In a clip posted on July 16, Joshua Kessel, who goes by @joshfrommarketing on TikTok, shared footage of a video email attachment he sent co-workers with his out-of-office message.

When people message Kessel, they are met with a response telling them to “refer to attached video” for any questions or concerns while he’s away.

“If you’re watching this, I’m probably on a plane to Europe right now. Here are some answers to some frequently asked questions,” he says in the clip.

While some found the video with animations, sound effects, graphics and scenery changes to be “so unserious,” others admired Gen Z’s creativity and humor.

Even companies such as Spotify, Burga, Los Angeles Chargers, Kiehl’s Since 1851 and MCM have all applauded the viral video, calling Kessel a “genius” or saying that he has “main character” energy.

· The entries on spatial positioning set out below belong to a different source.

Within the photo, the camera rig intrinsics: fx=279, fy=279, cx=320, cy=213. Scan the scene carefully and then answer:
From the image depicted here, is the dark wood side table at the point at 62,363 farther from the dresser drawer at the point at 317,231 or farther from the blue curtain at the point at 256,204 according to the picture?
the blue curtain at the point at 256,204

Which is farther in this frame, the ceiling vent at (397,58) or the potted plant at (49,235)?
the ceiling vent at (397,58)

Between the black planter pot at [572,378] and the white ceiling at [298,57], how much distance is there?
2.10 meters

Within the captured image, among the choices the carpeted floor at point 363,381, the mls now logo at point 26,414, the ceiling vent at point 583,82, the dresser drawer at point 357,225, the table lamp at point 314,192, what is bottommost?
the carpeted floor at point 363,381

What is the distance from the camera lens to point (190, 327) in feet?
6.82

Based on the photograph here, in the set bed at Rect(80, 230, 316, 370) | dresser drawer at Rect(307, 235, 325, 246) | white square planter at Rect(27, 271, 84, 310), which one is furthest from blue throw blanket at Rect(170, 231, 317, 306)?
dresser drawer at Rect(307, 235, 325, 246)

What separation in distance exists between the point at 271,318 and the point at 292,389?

“Adding a bit of creativity and humor here and there is no harm; emails, which leave many workers stressed, are a perfect platform for that,” Movchan said in a press release.

However, management consultant Alison Green advises that too much creativity could end up being a bad thing, depending on who is trying to reach you.

“You never know who might email you while you’re away, so proceed with caution if you’re using humor,” she shared last year with The Cut.

Similarly, if you’re going to set your away response to mention drinking away at the beach, be mindful that it might not land well with someone who doesn’t know you.

Out-of-office messages should be kept simple, she says, and not offer too much personal information, be too complicated or “radiate such obvious delight about not being at work that recipients end up wondering if the sender will ever return.”

Your automated reply should mention that you’re out of the office, when you’ll be back and how reachable you are, if at all. But there’s no need to share why you’re away.

If being quick and simple sounds too boring for you, the Harvard Business Review suggests setting up two different OOO messages: one for internal emails where you can have a little more fun, and one for external senders and clients that is more professional.